Monday, July 20, 2015

pivot foot

Looking back over past blog entries from as recent as just last year, it is easy to see that I just don't have it anymore.  I was really trying back then.  Really trying to say something, or figure something out.  Now, I'm a bystander.  I'm not engaged.  I can't, for the life of me, find any reason to try and puts words to paper...the ideas have died on the vine, and I just want to forget every dream I ever had of being a writer.  I'm in the midst of a major life sell-off in an attempt to shed all of this excess weight, and try and at least enjoy the next/last few years of my life.  I'm not expecting to die any day now, or really any time soon...but I also don't expect to live into my 50's.  For the longest time I didn't think I'd live to see my 40's, but I'm getting pretty close to that benchmark, so who knows, maybe I will get a chance to find out what it feels like to be a forty year old man?
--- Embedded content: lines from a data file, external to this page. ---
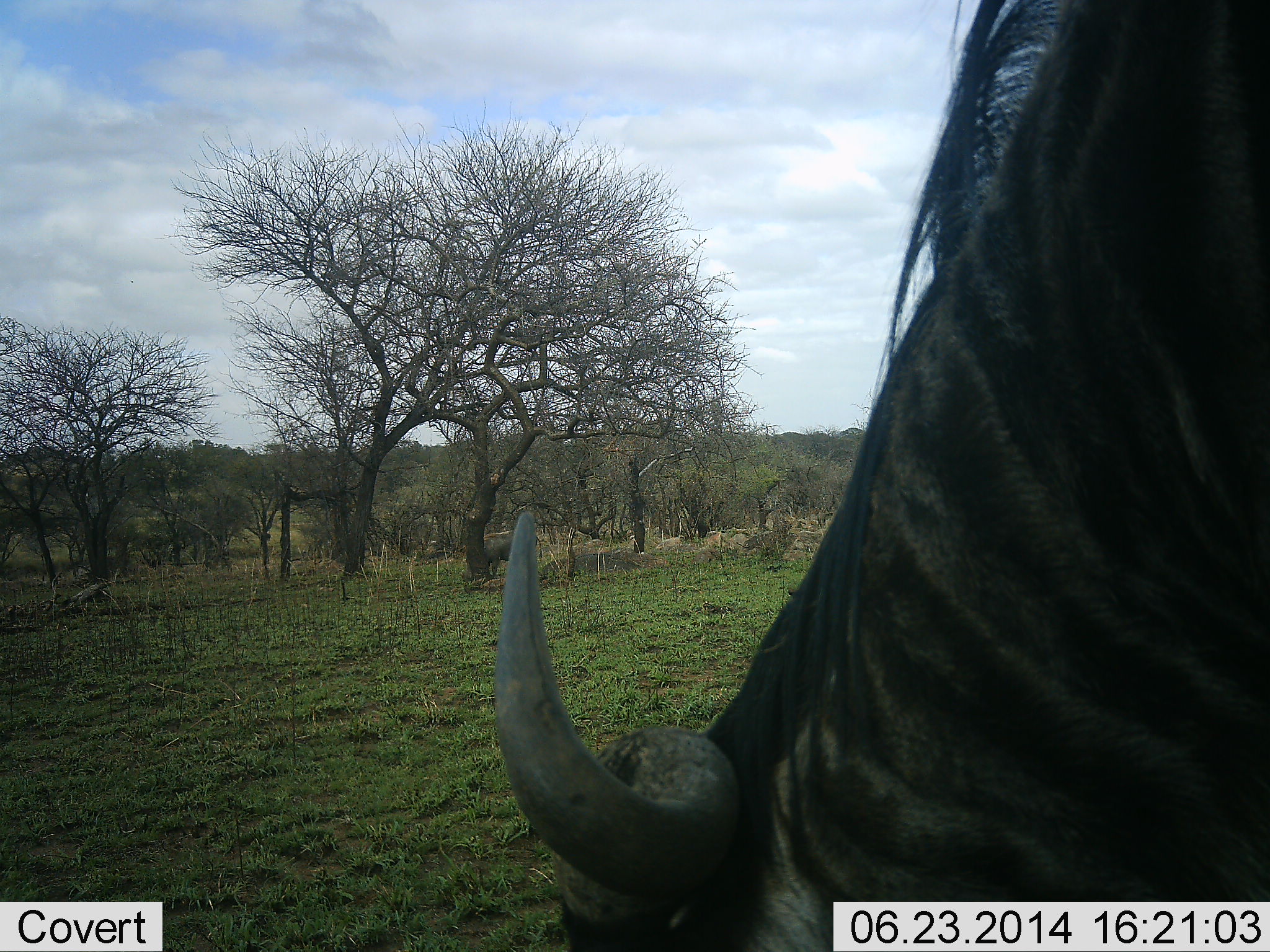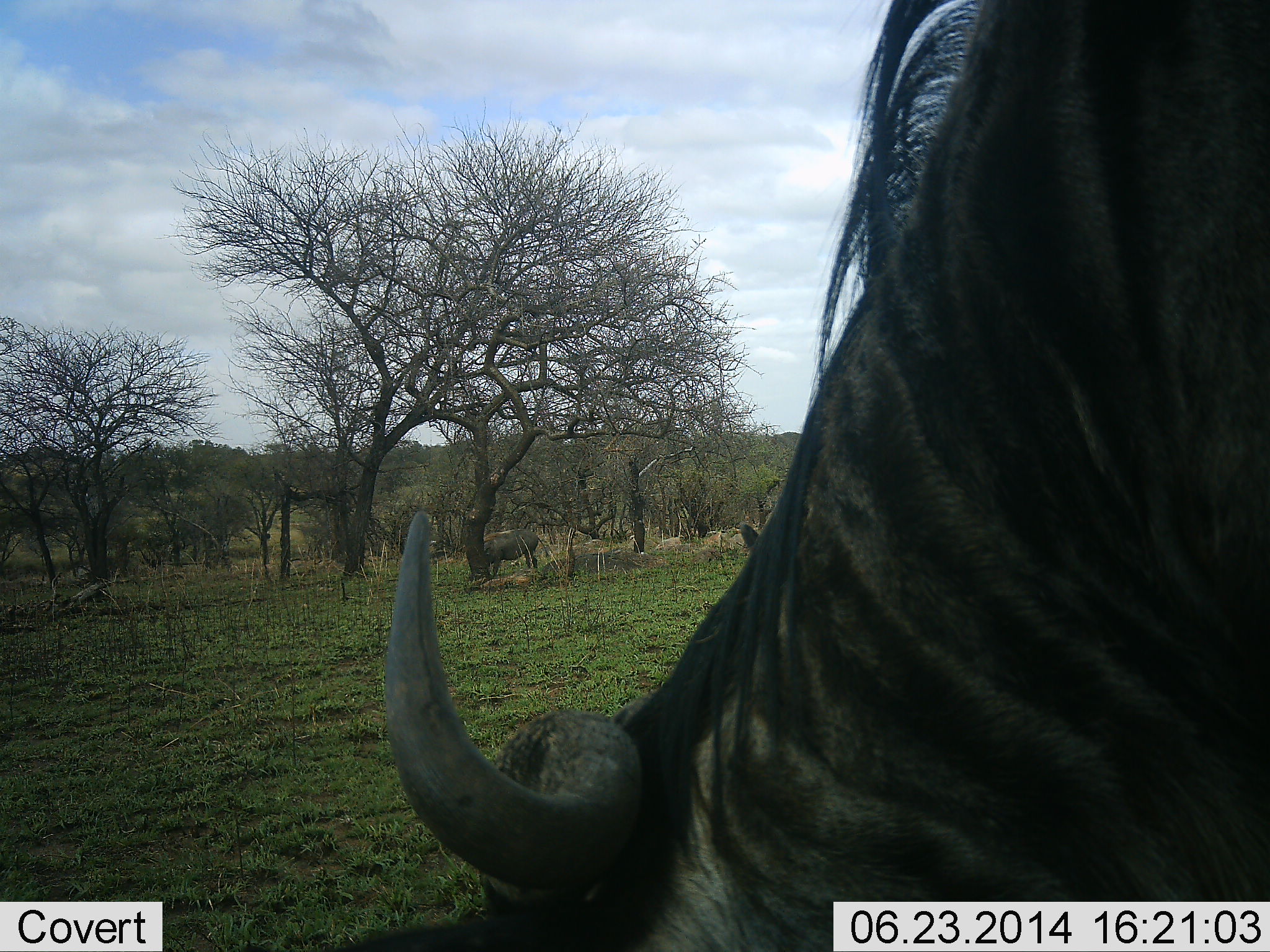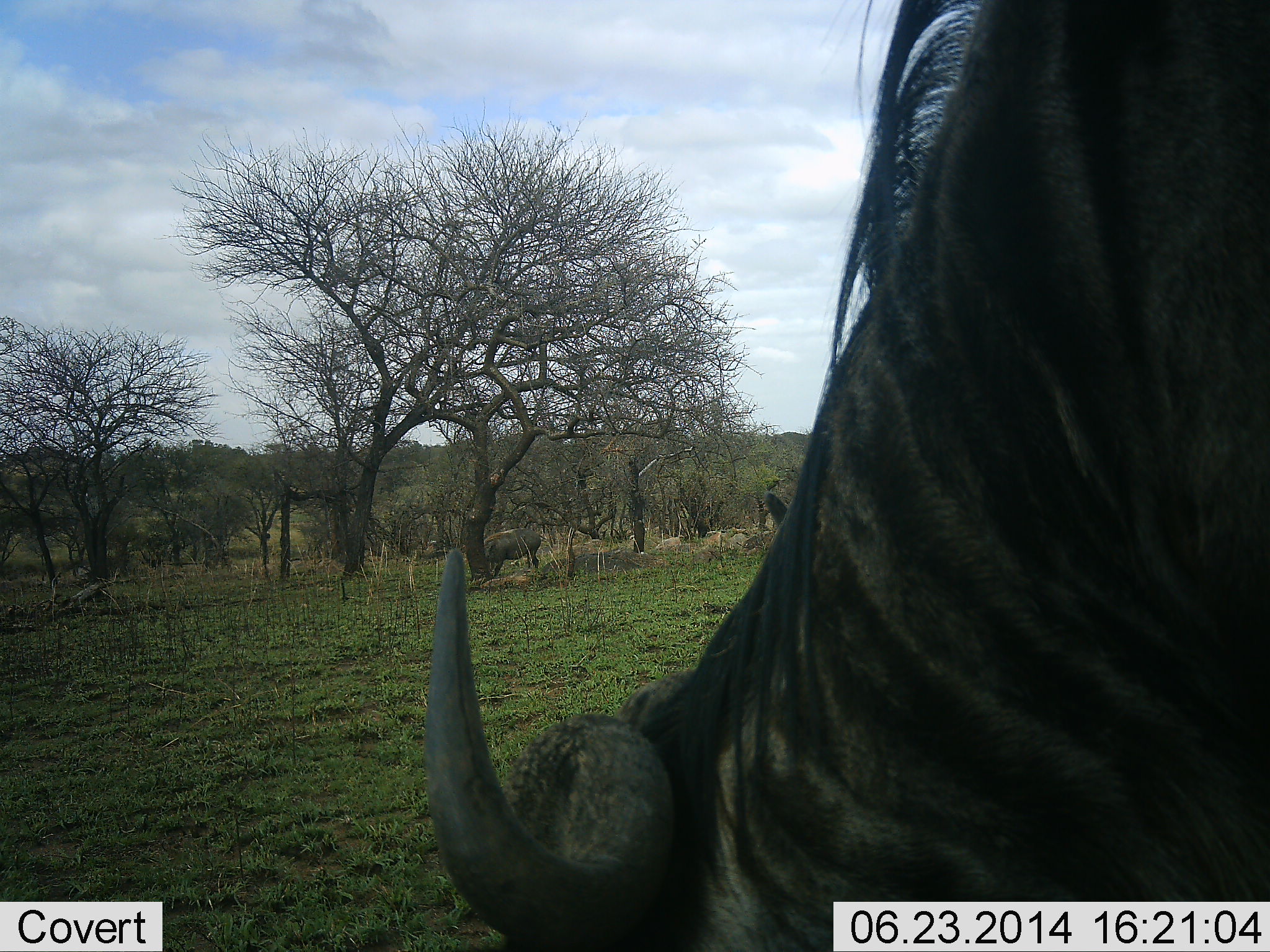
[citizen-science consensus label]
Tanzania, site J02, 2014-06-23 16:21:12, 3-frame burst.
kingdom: Animalia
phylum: Chordata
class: Mammalia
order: Artiodactyla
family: Bovidae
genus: Connochaetes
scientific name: Connochaetes taurinus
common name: blue wildebeest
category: wildebeest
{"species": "wildebeest (blue wildebeest) (Connochaetes taurinus)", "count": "2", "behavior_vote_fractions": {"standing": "29%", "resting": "0%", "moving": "0%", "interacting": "0%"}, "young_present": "0%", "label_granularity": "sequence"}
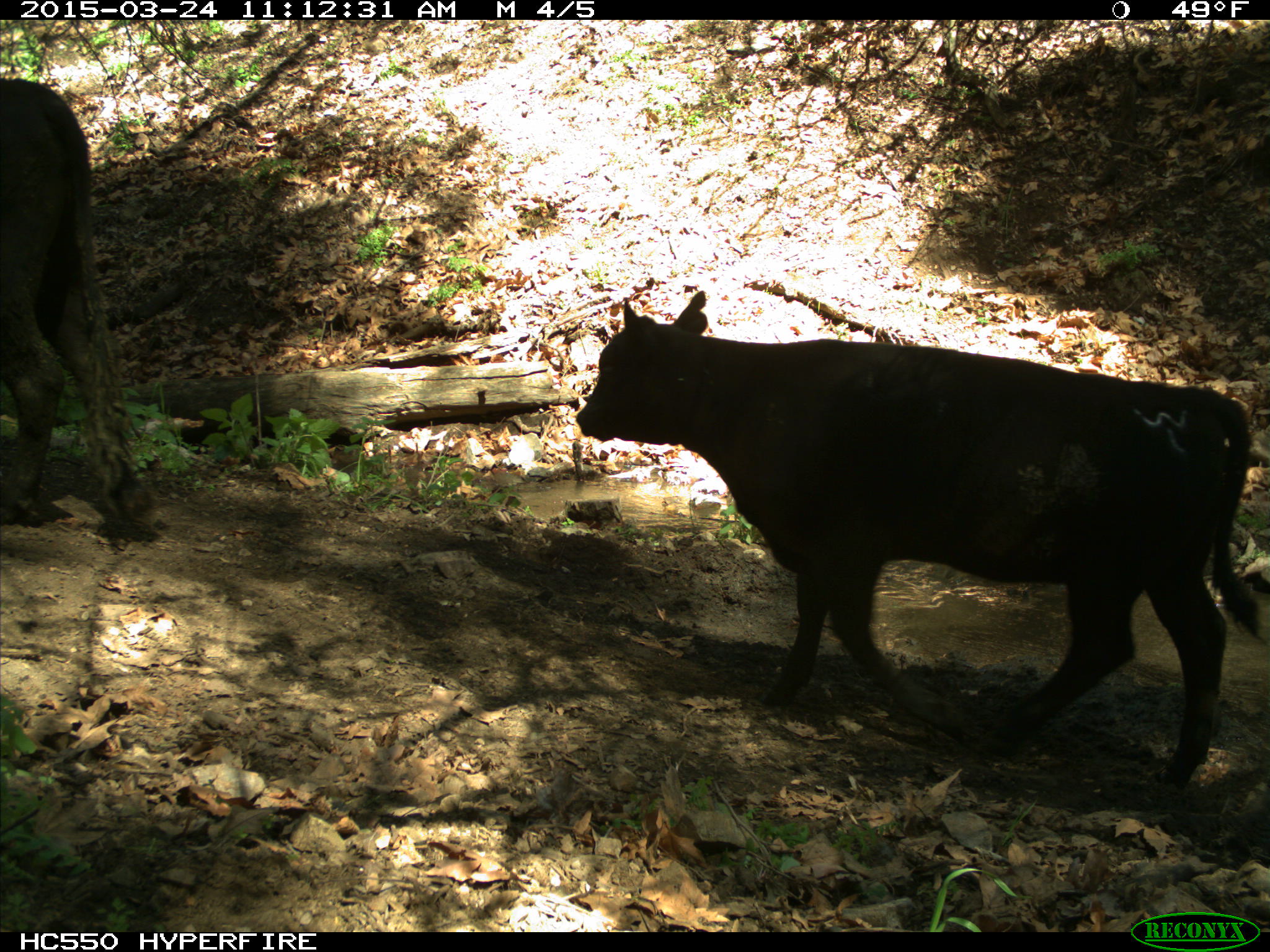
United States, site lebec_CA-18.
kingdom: Animalia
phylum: Chordata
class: Mammalia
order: Artiodactyla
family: Bovidae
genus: Bos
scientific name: Bos taurus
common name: domestic cow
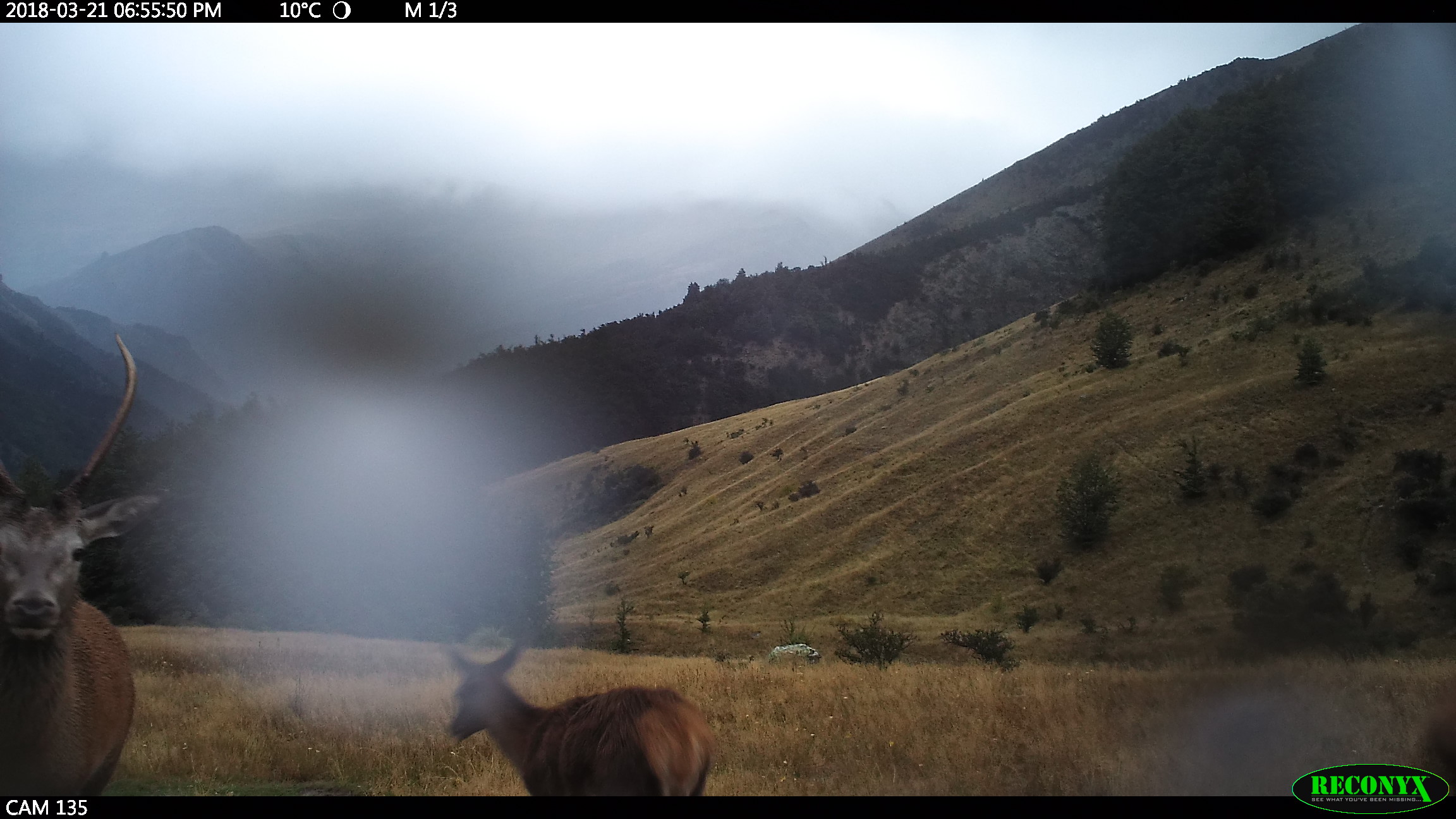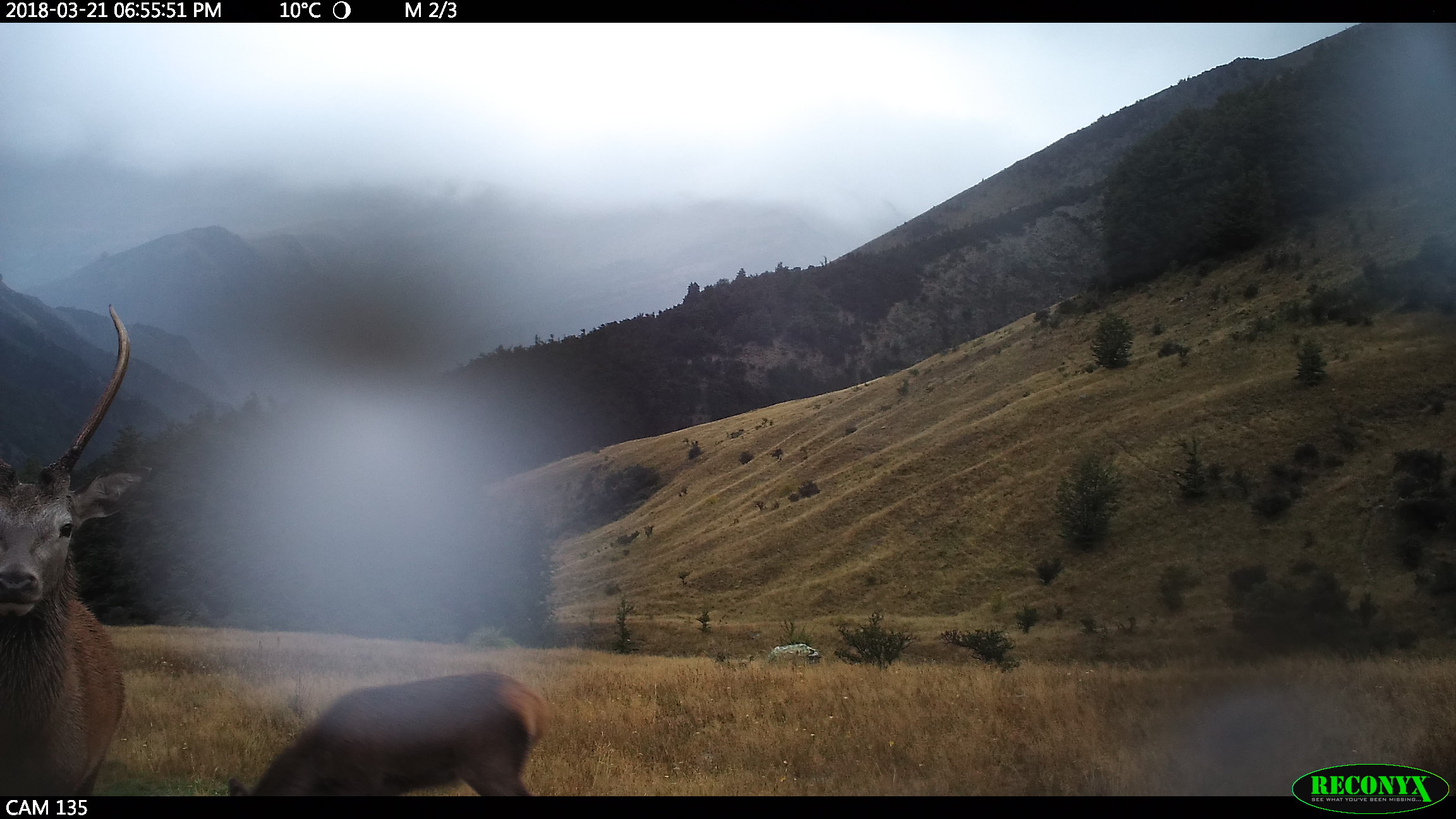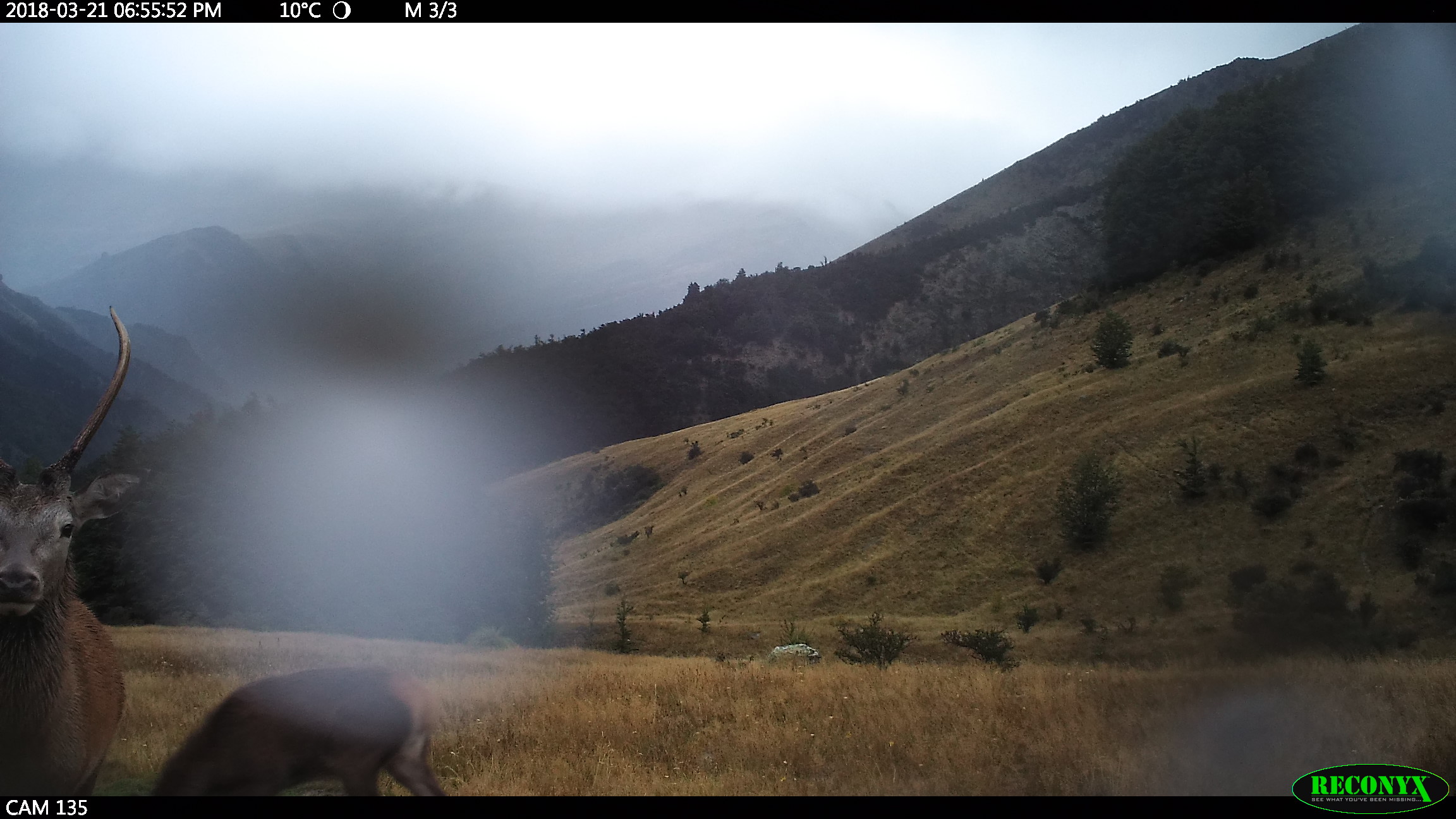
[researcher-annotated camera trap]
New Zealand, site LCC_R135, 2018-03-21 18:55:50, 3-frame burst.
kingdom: Animalia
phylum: Chordata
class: Mammalia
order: Artiodactyla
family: Cervidae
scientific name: Cervidae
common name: deer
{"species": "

More than anything, however, is this general feeling of submission.  I haven't fully accepted it yet, but I'm about as close to on my knees and begging for some semblance of mercy as I have ever been.  I just don't see any other way out.  I'm not going to, all of a sudden, seize the day, get lucky, and find myself a nice job, and a nice apartment and a nice life.  Not going to happen.  So what I'm trying to figure out, is if I am going to be stuck here for another decade or so, what would I want to do if there were little or no consequences?  Can I justify selling everything I own and just taking off in my car somewhere forever?  Or do I just need to push the reset button on my 'career' and get a job making pizzas or something?  Do I ditch all of my friends?  Do I distance myself from family?  Or do I double down and finally attempt to let some of these well meaning, if imperfect, people in?  I wish I actually had confidence in my decision making, because I don't doubt the right choice in any of these areas might improve my days significantly.

Alas, I am a fool.  I will most certainly choose wrong.

1 Comments:

Blogger levyi said...

Don't degrade yourself, you're really talented in writing.